-- BEGIN Input data --
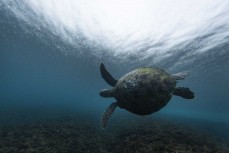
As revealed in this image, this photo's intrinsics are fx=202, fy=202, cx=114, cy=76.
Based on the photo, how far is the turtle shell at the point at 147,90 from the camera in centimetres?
751

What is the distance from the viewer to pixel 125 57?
104 feet

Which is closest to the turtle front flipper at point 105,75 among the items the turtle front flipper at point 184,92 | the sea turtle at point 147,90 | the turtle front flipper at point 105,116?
the turtle front flipper at point 105,116

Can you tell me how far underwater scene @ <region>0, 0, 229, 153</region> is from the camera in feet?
28.6

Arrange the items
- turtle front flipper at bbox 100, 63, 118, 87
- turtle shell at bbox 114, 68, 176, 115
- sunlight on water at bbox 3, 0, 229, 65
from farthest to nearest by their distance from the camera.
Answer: sunlight on water at bbox 3, 0, 229, 65
turtle front flipper at bbox 100, 63, 118, 87
turtle shell at bbox 114, 68, 176, 115

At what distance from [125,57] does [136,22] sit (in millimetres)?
13057

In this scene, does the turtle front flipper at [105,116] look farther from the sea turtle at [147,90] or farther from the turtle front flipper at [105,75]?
the turtle front flipper at [105,75]

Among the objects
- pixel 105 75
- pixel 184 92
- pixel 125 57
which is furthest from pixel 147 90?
pixel 125 57

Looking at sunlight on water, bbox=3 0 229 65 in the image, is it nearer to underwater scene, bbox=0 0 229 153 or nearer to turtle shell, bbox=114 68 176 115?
underwater scene, bbox=0 0 229 153

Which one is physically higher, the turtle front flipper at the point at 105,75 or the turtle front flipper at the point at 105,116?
the turtle front flipper at the point at 105,75

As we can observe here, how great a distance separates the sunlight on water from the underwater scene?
3.0 inches

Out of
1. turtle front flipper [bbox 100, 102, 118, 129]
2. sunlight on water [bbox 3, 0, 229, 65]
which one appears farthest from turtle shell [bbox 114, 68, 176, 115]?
sunlight on water [bbox 3, 0, 229, 65]

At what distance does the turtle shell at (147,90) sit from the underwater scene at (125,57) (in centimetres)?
4

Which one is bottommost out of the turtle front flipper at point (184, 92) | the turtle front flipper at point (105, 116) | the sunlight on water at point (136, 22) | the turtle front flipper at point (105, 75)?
the turtle front flipper at point (105, 116)

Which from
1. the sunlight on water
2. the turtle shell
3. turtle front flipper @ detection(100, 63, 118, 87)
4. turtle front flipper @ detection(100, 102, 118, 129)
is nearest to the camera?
the turtle shell
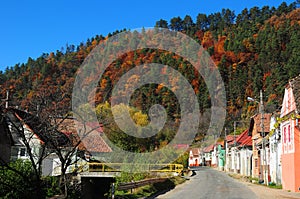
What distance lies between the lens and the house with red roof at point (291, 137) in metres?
24.2

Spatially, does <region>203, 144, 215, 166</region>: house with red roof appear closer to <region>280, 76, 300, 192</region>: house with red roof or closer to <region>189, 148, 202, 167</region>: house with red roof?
<region>189, 148, 202, 167</region>: house with red roof

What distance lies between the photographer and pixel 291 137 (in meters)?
25.0

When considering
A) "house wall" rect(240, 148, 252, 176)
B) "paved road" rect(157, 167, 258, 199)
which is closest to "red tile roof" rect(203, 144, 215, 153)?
"house wall" rect(240, 148, 252, 176)

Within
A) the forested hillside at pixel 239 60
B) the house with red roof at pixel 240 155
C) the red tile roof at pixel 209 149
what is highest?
the forested hillside at pixel 239 60

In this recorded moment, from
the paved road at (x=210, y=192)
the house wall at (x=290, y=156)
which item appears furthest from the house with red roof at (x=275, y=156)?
the paved road at (x=210, y=192)

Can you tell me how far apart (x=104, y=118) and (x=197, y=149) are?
9707 centimetres

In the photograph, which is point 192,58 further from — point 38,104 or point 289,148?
point 38,104

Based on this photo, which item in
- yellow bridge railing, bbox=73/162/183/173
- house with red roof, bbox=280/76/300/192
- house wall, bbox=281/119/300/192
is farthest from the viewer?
yellow bridge railing, bbox=73/162/183/173

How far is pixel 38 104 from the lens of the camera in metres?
13.7

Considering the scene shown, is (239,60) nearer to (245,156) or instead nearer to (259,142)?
(245,156)

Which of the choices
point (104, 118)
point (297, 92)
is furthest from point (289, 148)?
point (104, 118)

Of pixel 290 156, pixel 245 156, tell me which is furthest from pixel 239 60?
pixel 290 156

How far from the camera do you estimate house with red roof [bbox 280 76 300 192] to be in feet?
79.5

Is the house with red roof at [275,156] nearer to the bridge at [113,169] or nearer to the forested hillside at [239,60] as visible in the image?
the bridge at [113,169]
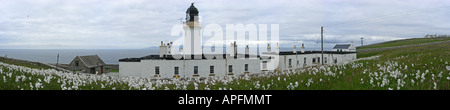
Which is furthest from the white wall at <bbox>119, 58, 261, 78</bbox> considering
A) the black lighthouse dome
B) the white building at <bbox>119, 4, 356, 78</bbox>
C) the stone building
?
the stone building

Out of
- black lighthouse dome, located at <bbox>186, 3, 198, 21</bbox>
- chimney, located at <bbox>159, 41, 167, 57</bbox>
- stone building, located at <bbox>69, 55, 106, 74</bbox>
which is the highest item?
black lighthouse dome, located at <bbox>186, 3, 198, 21</bbox>

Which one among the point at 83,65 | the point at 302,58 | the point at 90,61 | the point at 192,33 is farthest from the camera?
the point at 90,61

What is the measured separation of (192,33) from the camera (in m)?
36.3

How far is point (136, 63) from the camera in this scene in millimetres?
31703

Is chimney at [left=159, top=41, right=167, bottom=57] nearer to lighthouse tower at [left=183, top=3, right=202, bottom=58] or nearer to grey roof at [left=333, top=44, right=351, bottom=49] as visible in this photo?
lighthouse tower at [left=183, top=3, right=202, bottom=58]

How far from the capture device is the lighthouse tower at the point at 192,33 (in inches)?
1403

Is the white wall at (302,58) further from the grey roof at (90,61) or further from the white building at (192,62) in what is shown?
the grey roof at (90,61)

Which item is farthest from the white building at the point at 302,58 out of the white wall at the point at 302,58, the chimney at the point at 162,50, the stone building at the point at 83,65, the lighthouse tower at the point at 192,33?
the stone building at the point at 83,65

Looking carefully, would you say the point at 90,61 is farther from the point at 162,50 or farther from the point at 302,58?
the point at 302,58

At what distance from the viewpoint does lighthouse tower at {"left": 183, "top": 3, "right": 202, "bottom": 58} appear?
35.6m

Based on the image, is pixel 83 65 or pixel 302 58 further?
pixel 302 58

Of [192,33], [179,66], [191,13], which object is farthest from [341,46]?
[179,66]
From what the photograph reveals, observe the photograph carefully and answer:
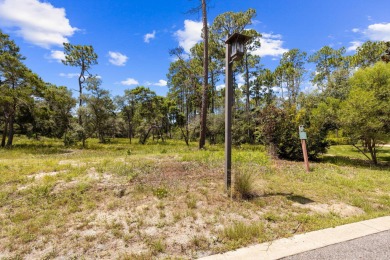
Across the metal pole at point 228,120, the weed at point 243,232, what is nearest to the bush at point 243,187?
the metal pole at point 228,120

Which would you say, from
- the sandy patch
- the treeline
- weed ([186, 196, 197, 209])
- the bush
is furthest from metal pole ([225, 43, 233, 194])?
the treeline

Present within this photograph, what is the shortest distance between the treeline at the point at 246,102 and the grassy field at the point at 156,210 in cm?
431

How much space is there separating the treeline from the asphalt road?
23.7 feet

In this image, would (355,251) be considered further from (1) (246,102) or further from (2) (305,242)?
(1) (246,102)

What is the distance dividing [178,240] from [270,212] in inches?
63.8

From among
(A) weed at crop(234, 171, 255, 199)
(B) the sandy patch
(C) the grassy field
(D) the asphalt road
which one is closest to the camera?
(D) the asphalt road

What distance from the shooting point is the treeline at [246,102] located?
919 cm

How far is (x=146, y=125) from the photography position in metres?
22.7

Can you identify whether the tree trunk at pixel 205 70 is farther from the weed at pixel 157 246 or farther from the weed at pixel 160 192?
the weed at pixel 157 246

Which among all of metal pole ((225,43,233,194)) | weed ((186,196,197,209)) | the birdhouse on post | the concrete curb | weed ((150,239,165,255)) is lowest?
weed ((150,239,165,255))

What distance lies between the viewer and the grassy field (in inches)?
98.4

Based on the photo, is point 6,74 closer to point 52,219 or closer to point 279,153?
point 52,219

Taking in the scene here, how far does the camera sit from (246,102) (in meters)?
21.5

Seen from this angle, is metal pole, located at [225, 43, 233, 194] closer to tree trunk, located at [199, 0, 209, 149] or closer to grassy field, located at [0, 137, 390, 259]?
grassy field, located at [0, 137, 390, 259]
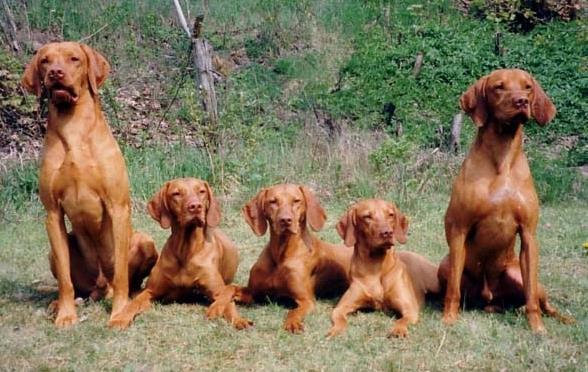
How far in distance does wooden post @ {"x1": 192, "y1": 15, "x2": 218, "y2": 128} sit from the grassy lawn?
4460 millimetres

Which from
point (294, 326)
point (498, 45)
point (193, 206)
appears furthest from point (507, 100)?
point (498, 45)

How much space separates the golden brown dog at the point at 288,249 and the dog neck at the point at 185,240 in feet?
1.28

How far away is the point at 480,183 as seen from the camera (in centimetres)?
589

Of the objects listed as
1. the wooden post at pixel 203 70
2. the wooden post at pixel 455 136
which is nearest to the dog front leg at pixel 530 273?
the wooden post at pixel 203 70

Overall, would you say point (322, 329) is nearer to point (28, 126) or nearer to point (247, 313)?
point (247, 313)

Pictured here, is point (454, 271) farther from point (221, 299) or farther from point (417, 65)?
point (417, 65)

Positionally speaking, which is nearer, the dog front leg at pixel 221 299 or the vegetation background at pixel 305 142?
the vegetation background at pixel 305 142

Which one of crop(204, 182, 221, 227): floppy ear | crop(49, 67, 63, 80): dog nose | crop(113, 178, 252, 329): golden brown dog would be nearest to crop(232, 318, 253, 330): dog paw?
crop(113, 178, 252, 329): golden brown dog

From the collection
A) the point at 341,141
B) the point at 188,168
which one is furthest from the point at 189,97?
the point at 341,141

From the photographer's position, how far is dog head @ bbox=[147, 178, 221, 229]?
630cm

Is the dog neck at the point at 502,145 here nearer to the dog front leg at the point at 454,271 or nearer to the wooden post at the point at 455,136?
the dog front leg at the point at 454,271

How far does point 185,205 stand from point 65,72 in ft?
3.99

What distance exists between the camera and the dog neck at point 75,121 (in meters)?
5.99

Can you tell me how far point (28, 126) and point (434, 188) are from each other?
563cm
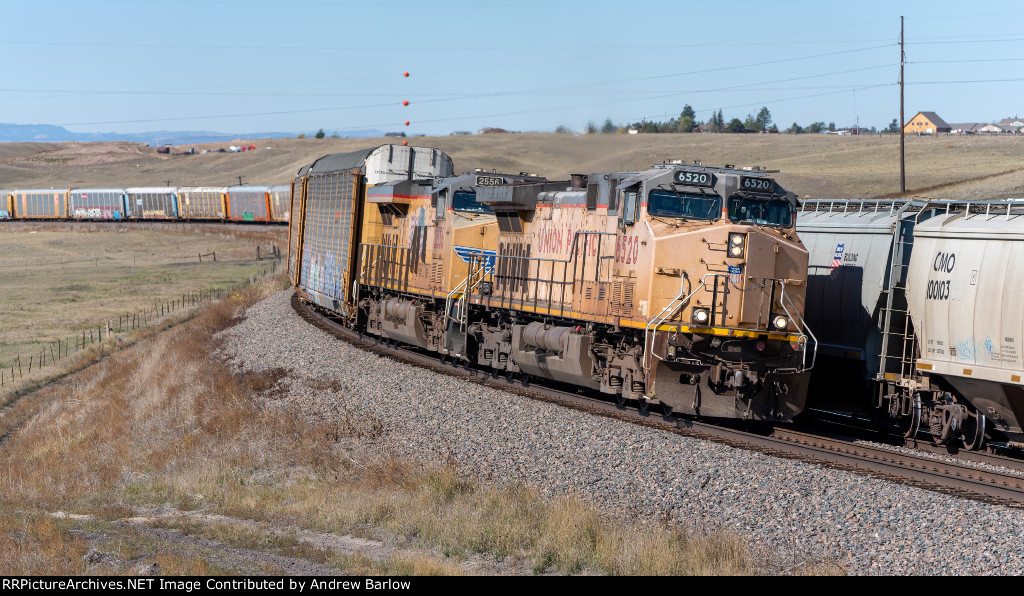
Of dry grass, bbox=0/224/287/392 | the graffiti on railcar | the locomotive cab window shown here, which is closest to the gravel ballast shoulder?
the locomotive cab window

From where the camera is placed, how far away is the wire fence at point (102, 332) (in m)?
29.9

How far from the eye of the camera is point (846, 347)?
16062 millimetres

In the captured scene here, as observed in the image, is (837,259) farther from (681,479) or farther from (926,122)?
(926,122)

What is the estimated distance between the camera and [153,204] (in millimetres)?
82062

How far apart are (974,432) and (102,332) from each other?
31515 millimetres

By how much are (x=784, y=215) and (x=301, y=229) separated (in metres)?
20.5

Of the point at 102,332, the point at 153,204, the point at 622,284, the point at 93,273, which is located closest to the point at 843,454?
the point at 622,284

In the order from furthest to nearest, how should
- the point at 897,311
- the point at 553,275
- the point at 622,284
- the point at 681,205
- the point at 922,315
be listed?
the point at 553,275 → the point at 897,311 → the point at 622,284 → the point at 922,315 → the point at 681,205

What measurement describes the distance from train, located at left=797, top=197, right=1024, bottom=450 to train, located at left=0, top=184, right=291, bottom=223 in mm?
57006

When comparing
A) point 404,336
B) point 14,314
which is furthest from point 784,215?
point 14,314

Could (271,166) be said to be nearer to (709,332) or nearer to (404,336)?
(404,336)

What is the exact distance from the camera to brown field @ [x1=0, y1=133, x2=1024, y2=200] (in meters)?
27.1

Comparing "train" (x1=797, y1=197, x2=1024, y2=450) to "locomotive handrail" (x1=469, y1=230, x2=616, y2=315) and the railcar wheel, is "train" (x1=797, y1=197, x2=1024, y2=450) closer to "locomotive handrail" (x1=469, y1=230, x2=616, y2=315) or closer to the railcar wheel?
the railcar wheel

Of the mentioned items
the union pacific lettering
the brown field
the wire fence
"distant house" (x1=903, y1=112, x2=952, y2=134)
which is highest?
"distant house" (x1=903, y1=112, x2=952, y2=134)
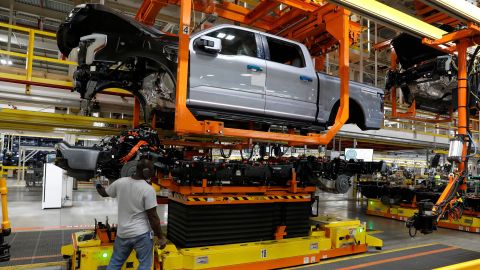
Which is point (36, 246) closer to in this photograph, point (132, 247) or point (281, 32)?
point (132, 247)

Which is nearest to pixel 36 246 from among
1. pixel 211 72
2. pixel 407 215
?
pixel 211 72

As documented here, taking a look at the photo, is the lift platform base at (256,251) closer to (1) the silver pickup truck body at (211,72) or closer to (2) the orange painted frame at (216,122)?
(2) the orange painted frame at (216,122)

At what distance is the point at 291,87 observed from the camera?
15.8 ft

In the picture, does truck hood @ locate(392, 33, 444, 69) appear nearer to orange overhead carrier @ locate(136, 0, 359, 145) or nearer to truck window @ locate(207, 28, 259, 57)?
orange overhead carrier @ locate(136, 0, 359, 145)

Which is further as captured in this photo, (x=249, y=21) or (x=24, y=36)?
(x=24, y=36)

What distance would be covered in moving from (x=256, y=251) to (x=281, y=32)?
3706 mm

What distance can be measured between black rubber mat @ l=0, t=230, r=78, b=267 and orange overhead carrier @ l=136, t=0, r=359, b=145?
298 cm

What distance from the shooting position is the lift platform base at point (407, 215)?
312 inches

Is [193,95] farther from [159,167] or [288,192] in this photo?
[288,192]

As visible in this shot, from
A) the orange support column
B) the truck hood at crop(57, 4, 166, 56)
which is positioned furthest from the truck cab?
the orange support column

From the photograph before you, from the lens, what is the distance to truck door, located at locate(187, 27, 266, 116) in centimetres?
409

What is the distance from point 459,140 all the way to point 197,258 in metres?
4.04

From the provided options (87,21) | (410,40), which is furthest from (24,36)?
(410,40)

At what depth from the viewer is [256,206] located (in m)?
4.88
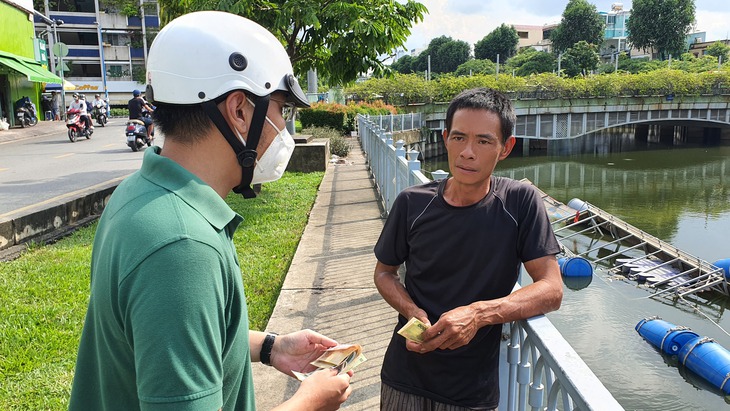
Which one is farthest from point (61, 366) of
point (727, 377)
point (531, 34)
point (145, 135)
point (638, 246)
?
point (531, 34)

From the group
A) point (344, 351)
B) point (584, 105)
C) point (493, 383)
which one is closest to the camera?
point (344, 351)

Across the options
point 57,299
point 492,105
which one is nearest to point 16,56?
point 57,299

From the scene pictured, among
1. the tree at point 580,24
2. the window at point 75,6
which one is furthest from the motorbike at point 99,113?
the tree at point 580,24

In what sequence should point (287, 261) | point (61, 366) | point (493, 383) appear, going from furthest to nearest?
point (287, 261) → point (61, 366) → point (493, 383)

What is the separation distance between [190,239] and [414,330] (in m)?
1.08

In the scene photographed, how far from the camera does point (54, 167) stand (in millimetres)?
11891

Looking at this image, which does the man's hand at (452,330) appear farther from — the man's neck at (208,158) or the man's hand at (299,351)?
the man's neck at (208,158)

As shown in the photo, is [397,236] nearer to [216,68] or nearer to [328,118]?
[216,68]

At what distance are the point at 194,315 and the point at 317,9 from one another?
780 centimetres

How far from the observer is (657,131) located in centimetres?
5466

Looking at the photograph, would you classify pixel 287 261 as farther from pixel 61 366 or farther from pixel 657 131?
pixel 657 131

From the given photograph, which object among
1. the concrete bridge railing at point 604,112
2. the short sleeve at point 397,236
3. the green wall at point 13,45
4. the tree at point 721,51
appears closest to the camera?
the short sleeve at point 397,236

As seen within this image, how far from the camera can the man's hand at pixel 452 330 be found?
194 cm

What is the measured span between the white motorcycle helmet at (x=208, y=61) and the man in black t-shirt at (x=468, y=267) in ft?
3.30
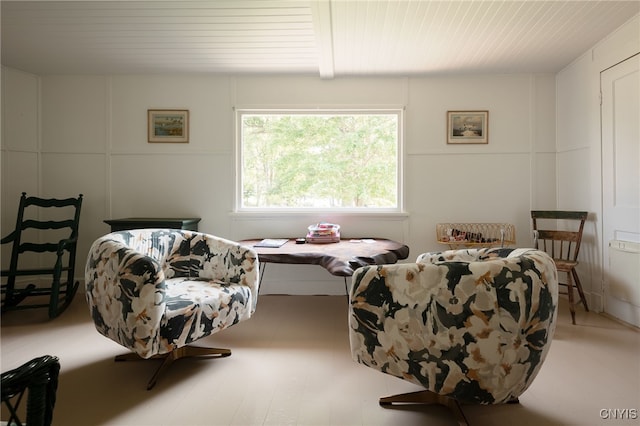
-- END Input data --
Exercise => Reproduce every line of the entries above that contains the word "underwater", treating uppercase and lowercase letters as distinct.

Answer below =>
Can you tell me how far underwater scene @ <region>0, 0, 229, 153</region> is from the camera in feet?
Looking at sunlight on water, bbox=3 0 229 65 in the image, is it nearer to underwater scene, bbox=0 0 229 153 or nearer to turtle shell, bbox=114 68 176 115?
underwater scene, bbox=0 0 229 153
As we can observe here, how great a distance separates the sunlight on water from the underwater scene?
At what distance does the turtle shell at (147,90) sit from the underwater scene at (125,57) (in centimetres)?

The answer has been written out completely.